Public Statements & Remarks

What It Means to Be A Leader: Remarks by Commissioner Caroline D. Pham at Fordham University School of Law

March 03, 2023

Thank you very much for inviting me here to speak with you all at Fordham Law, with faculty and students who are working on cutting-edge issues of law and technology today.  As I look around the room at a law school with more than 100 years of history, I see the future generation of leaders.  And so I’d like to begin this fireside chat by sharing a few thoughts on leadership.

Leadership and Ethics

At all times, and most especially in the tough times, you need to know your first principles and your true values.  You need to know your ethical home base that you can always come back to.  It helps to have a clear sense of self and what you care about and stand for.  Most of all, you must have integrity.

You all are entering a deeply duty-bound profession.  You will take oaths.  You will owe duties to clients.  You will be officers of the court.  These are profound responsibilities that you’ll need to uphold in sometimes challenging circumstances.  You’ll be faced with gray areas and tough questions.

When I was beginning my career, I had many mentors with important jobs working under significant pressure each day.  I would ask how they handle it, especially when dealing with issues of first impression or new areas of law or when there is regulatory uncertainty.  The answers are pretty simple.

Make sure everyone knows and follows the law.  Make sure people are treated fairly and with respect.  Make sure you give constructive feedback if someone works hard on an assignment.  When there are issues, escalate appropriately and report it.  Develop and use good judgment in all that you do.  It sounds simple, but you’d be surprised at how challenging it can be to not only do the right thing, but encourage others to do so as well.  And—if it ever gets to that point—be prepared to walk away and quit if you are being put in a position where you feel that your ethics are being compromised, or ethical violations are being committed that you cannot stop.  There is always a choice you can make.

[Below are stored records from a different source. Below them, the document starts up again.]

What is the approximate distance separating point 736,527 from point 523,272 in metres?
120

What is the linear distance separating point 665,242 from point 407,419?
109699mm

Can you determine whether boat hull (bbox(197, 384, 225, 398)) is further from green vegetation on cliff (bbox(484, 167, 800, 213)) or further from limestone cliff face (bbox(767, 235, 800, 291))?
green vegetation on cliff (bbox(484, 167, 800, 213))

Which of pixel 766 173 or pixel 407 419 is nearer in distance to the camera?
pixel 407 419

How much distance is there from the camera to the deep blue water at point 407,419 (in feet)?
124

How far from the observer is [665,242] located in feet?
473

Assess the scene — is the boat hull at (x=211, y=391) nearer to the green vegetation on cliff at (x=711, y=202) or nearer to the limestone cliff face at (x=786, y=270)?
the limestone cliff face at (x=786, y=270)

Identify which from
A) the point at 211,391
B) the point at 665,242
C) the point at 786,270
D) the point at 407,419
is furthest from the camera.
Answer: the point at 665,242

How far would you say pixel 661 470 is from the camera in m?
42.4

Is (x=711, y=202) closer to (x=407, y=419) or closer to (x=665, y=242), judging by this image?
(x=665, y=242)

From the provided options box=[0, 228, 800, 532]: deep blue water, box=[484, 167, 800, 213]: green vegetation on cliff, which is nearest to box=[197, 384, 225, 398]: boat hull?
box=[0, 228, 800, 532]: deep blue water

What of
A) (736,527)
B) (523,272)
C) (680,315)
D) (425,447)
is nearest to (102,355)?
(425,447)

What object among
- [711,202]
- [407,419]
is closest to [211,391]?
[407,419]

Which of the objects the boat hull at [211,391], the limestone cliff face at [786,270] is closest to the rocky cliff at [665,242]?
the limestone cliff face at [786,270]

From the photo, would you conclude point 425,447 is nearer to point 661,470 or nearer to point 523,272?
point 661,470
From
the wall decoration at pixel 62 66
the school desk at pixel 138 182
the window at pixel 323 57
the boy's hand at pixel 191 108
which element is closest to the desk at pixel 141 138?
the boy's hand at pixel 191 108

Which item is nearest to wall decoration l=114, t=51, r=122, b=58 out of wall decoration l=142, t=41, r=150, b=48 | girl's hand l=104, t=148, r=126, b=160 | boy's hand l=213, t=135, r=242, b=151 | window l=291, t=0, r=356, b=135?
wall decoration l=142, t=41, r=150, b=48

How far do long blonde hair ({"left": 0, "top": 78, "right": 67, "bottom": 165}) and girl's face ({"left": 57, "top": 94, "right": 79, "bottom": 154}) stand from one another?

That advice has stuck with me and it’s the approach I’ve taken in my career.  Each day, no matter how challenging—and there were so many long hours and tight deadlines—I worked to lead in this way.  This approach was a personal source of strength to help me keep going when things were hard.  And it was important for me to remember that each leader casts a “leadership shadow”—the many other colleagues that look up to you and follow your example, and the culture that you create.  Don’t forget that as lawyers, your leadership shadow covers not only your peers and colleagues, but your clients and the legal profession writ large.

Leadership in Organizations

During your careers, you will work somewhere, likely in some form of organization—law firms, companies, government, academia, public interest centers.  Learn where you are and why you are there.

Think of this place.  During your time here, learn Fordham Law’s century-plus history—intertwined with the growth and development of this city, our country, and the world.  You all are in a place rich with history and excellence.  Carry this with you as you do your work.

For me, I am at the CFTC for the fourth time—during my career, I have been an intern, a fellow, a special counsel, and now a Commissioner.  So I have a particularly strong sense of place with my agency.  Each day I wake up proud to serve the public and to fulfill our agency’s mission.  I think it’s so important to be in touch with your roots and to understand all that came before you, no matter where you are.  Sometimes, when you wonder why things are the way they are, you’ll find the answers in that institution’s history.  We call this institutional knowledge, and it can be invaluable in helping you make good decisions.  I want to make sure that we are preserving our institutional knowledge at the CFTC, and that’s why I would like to take this opportunity to call for the establishment of the CFTC Historical Society.  This will help us recognize, preserve, and celebrate our agency’s extraordinary history.  I also look forward to celebrating the 50th anniversary of the Commission in October 2024 and will support our agency’s remembering our history as we continue to move forward.

Carry your organization’s culture and values with you each day.  This will grow your roots in your work and bonds with your colleagues who share your place and history with you.

Leadership in the Legal Profession

More broadly, as you join the legal profession, whether in the courtroom, the classroom, or one day the boardroom—engage with the profession.  Go to conferences.  Join groups.  Work on committees.  Keep a growth mindset.  Stay curious.  Never stop asking questions.

I am so fortunate to have learned so much from mentors and colleagues I met and worked with through my alma mater, GW Law, and through bar associations, industry organizations, and affinity groups.  I can’t imagine being here today without those teachers, mentors, colleagues, and friends.

Become part of the legal profession.  Celebrate its history and make its future.  And as you advance, help those behind you do so as well.

Thank you again so much for having me. I am really looking forward to the discussion.